Welcome to another exciting tutorial from AlgoCademy! Today, we’re diving deep into a classic algorithmic problem that frequently appears in coding interviews and competitions: the Longest Increasing Subsequence (LIS). This problem is not only a favorite among interviewers at top tech companies like Google, Facebook, and Amazon, but it’s also a fantastic way to sharpen your dynamic programming skills.

What is the Longest Increasing Subsequence?

Before we jump into the solution, let’s clearly define the problem. The Longest Increasing Subsequence is exactly what it sounds like: given a sequence of numbers, we need to find the length of the longest subsequence (a sequence that appears in the same relative order, but not necessarily contiguous) where all elements are in increasing order.

For example, consider the sequence: [10, 9, 2, 5, 3, 7, 101, 18]

The longest increasing subsequence is [2, 5, 7, 101], which has a length of 4. Note that there can be multiple longest increasing subsequences, but we’re only interested in the length of the longest one.

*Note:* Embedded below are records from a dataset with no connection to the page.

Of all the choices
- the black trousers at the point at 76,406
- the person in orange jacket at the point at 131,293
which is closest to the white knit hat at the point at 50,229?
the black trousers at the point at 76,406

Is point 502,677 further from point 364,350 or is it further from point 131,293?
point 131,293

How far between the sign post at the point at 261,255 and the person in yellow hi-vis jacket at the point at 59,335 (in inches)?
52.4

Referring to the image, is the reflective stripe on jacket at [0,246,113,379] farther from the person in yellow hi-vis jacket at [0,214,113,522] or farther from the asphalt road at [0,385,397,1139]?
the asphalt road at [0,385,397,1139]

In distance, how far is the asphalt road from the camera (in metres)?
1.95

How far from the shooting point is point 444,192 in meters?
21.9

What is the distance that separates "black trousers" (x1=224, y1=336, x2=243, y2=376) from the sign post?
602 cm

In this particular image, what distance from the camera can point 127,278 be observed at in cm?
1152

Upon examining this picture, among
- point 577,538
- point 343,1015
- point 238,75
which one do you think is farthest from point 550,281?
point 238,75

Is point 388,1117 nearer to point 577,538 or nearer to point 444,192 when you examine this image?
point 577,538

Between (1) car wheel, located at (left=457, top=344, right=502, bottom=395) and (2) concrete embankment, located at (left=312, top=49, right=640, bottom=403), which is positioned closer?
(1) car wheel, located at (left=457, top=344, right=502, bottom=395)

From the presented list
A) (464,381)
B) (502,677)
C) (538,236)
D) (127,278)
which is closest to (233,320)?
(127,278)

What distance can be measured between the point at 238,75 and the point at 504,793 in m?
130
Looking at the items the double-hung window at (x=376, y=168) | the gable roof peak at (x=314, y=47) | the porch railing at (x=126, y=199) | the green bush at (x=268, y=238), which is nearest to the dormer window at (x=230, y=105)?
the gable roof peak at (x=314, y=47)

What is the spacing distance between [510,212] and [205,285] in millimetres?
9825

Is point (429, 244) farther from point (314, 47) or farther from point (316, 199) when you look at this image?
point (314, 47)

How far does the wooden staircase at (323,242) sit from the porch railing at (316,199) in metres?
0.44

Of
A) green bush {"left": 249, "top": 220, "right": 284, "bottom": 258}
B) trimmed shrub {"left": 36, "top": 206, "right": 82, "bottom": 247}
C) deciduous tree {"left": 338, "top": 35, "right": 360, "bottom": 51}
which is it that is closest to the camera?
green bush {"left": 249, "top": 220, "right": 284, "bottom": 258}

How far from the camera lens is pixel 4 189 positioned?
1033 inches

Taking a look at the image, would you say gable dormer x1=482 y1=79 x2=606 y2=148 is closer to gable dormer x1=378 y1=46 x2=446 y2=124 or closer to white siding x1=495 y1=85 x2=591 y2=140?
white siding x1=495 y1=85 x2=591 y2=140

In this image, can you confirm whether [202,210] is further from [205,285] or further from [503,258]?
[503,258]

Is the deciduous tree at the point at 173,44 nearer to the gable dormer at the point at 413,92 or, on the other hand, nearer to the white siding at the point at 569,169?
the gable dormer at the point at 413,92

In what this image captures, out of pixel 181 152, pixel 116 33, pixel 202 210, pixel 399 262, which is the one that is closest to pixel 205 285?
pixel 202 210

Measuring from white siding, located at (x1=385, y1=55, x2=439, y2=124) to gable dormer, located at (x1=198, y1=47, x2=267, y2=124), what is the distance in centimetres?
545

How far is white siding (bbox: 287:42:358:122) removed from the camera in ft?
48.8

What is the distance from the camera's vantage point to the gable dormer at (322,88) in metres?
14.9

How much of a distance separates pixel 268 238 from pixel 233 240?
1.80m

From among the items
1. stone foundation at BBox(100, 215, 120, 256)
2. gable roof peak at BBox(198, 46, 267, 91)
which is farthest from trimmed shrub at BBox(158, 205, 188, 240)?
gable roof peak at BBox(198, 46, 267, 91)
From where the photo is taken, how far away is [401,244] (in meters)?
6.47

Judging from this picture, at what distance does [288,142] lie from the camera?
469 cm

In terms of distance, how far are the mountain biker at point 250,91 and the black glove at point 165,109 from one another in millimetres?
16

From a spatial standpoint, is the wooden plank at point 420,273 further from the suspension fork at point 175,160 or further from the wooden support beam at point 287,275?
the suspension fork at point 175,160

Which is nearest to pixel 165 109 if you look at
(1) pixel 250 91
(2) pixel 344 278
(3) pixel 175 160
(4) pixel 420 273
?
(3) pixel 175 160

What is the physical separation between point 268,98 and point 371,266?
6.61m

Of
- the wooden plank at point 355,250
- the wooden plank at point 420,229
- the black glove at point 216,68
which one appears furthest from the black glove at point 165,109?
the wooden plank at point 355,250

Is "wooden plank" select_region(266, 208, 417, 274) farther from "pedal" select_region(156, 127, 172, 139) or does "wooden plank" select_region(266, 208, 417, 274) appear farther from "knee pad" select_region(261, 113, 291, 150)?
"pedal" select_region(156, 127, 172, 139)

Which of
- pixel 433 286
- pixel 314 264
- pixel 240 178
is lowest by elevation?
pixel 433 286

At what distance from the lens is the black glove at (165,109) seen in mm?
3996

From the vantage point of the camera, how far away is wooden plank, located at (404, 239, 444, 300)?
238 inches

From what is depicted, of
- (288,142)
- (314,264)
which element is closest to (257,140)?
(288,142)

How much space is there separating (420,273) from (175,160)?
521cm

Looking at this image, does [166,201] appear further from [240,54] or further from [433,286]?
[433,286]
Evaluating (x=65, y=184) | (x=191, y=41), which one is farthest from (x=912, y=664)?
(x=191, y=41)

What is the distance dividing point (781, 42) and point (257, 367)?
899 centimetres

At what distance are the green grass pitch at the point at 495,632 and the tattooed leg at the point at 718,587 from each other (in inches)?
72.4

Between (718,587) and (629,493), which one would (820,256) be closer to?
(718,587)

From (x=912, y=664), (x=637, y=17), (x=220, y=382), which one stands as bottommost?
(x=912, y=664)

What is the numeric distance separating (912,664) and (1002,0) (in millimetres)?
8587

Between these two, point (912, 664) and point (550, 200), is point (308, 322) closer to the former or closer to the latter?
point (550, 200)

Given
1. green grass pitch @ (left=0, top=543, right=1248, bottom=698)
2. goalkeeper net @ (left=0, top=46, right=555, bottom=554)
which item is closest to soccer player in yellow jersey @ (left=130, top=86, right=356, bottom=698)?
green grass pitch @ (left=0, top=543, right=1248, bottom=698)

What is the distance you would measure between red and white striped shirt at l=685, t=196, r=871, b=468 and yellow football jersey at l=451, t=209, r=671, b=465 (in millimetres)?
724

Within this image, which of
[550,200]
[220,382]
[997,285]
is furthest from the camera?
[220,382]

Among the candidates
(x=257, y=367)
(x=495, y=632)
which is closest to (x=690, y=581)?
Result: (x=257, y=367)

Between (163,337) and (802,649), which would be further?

Why is this Problem Important?

The LIS problem is significant for several reasons:

  1. It’s a classic example of dynamic programming, showcasing how complex problems can be broken down into simpler subproblems.
  2. It has real-world applications in fields like bioinformatics (for comparing genetic sequences) and version control systems.
  3. It’s a stepping stone to understanding more complex algorithmic concepts.
  4. It’s frequently asked in technical interviews, especially at FAANG companies.

Approaching the Problem

There are multiple ways to solve the LIS problem, each with its own time and space complexity. We’ll start with the simplest approach and gradually optimize our solution.

1. Brute Force Approach

The most straightforward (but least efficient) way to solve this problem is to generate all possible subsequences, check if each is increasing, and keep track of the longest one. However, this approach has a time complexity of O(2^n), which is impractical for large inputs.

2. Dynamic Programming Approach

Dynamic Programming (DP) is where things get interesting. The key idea in DP is to break down the problem into smaller subproblems and store their results for future use. For the LIS problem, we can define our subproblem as follows:

Let DP[i] be the length of the longest increasing subsequence that ends with the element at index i.

Now, for each element, we can look at all previous elements and if the current element is greater than the previous element, we have a chance to extend the subsequence ending at that previous element.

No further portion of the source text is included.